When I got my C64 back in 1984, I also only had the datassette (1530), and I remember too good what sometimes it meant booting up a game. One of the worst games on tape was Summer Games, as it was loading constantly for every single event. So you threw 3 times the javelin, taking you less than one minute, then you were facing a 3 minute loading screen until the next discipline was loaded, played for 1 minute... you get the idea. Worse was even when you played the events in random order, you had to wind/rewind all the time, and pay attention to that counter, that it's set correctly and not reset.

My cousin had the 1541, and 2 years later I also bought one, damn, was that expensive, 400â,¬ back then, so if you would recalculate to nowadays price, wow. Well, later I also bought a printer, as I was working a lot on creating magazines with Newsroom, and my cousin had the MPS-803, a 3 needle printer, which was so slow, it took minutes to print out a whole page. So I bought the Star NL-10, 9 needles, which cost me around 450â,¬, plus you had to buy an interface module to fit it on the C64 port for around 100â,¬.

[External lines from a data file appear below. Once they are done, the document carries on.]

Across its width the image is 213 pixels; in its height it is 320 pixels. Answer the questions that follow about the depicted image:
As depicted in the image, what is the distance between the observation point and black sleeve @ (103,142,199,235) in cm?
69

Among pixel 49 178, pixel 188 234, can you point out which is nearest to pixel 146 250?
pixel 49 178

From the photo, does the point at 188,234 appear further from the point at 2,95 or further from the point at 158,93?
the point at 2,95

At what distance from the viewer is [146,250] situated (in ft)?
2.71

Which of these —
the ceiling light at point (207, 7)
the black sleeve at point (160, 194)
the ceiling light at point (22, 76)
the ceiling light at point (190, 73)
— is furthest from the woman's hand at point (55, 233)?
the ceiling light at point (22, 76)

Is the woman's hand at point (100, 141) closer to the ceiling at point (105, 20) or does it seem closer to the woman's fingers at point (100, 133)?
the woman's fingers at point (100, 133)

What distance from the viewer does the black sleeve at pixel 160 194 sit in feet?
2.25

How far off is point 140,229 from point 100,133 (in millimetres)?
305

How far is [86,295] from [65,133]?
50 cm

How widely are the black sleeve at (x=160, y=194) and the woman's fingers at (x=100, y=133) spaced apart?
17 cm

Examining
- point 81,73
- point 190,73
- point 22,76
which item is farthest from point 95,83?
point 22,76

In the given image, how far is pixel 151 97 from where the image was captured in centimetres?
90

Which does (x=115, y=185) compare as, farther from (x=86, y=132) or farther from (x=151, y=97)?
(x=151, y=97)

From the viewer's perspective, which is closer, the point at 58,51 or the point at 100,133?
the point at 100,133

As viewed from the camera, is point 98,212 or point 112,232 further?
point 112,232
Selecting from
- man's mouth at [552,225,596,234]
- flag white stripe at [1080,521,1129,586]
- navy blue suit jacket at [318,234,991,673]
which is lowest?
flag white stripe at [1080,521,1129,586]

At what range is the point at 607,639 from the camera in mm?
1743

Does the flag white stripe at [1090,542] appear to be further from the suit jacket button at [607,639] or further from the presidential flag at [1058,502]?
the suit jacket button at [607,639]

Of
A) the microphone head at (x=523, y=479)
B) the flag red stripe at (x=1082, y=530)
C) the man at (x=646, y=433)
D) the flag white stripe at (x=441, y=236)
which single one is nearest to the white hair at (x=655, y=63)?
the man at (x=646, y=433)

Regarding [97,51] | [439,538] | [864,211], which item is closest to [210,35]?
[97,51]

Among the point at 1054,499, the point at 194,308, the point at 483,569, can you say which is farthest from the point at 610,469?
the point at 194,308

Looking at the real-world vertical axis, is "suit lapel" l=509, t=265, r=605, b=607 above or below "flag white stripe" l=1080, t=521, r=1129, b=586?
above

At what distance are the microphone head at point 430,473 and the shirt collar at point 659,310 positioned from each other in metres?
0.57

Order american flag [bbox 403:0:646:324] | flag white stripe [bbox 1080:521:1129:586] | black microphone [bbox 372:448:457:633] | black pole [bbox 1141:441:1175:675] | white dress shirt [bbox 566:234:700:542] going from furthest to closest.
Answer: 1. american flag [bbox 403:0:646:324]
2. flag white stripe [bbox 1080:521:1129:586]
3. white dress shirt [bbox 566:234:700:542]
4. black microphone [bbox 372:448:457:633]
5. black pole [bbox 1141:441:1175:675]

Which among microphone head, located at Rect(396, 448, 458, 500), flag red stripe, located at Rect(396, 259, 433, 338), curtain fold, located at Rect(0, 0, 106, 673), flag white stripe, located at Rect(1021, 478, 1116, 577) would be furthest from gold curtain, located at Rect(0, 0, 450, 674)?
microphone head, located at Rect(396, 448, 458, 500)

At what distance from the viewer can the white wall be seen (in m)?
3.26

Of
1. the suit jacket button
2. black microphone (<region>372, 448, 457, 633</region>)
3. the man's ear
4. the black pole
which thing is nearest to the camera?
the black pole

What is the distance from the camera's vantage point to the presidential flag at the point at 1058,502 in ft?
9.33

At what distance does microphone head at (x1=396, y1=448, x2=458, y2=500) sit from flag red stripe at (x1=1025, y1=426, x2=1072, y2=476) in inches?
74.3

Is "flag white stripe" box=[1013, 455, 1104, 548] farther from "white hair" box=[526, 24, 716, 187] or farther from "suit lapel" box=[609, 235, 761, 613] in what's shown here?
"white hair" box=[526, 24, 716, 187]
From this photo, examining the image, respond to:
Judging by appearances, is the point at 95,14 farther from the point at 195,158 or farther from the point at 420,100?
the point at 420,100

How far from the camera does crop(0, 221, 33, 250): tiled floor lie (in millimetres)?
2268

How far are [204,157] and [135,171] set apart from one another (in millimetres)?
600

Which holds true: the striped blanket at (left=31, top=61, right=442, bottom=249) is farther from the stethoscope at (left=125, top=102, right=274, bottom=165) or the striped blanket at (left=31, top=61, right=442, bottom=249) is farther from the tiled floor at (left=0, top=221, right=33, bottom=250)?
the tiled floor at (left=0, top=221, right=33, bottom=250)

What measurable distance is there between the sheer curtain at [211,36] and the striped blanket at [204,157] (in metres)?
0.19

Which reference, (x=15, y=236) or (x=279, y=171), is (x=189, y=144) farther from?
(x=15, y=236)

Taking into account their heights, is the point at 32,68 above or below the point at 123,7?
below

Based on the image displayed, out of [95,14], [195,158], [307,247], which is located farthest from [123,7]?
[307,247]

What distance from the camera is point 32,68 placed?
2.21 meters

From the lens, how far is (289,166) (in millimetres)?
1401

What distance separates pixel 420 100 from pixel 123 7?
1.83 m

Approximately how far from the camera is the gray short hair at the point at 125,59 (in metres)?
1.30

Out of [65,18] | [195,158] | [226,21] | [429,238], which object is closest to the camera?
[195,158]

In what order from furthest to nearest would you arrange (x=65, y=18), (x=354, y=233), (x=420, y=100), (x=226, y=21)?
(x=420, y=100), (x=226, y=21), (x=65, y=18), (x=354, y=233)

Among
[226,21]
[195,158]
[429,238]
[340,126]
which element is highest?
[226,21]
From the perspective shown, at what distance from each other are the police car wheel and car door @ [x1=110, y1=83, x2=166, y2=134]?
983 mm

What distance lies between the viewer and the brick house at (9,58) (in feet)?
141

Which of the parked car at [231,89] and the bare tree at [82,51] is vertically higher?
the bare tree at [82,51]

Talking about floppy disks, later I bought a 1541-III from Jan Derogee. You can plug it into the floppy port of the C64, feed it with SD cards and it behaves like a normal floppy drive attached to the C64, and with the nice little LCD screen on the front, you could easily see the games you were loading. Sadly, I sold that one too :(

http://home.kpn.nl/bderogee1980/projects/1541-III/1541-III.htm

TrekMD

I've seen devices like that for other retro computers.  Much more practical and less of a risk of the media failing.  Did the games load any faster with the one you had for the C64?

Going to the final frontier, gaming...


DeadVoivod

The 1541-III hardware is based on a Microchip PIC microcontroller. This microcontroller does not emulate a real 65XX processor and therefore it cannot execute machine code uploaded to the drive (a function that is not supported by the 1541-III). Therefore it cannot act exactly as the 1541, and fastloaders will not work.

Garou

Emulation is the future of all of these type of systems. I say enjoy the faster load times.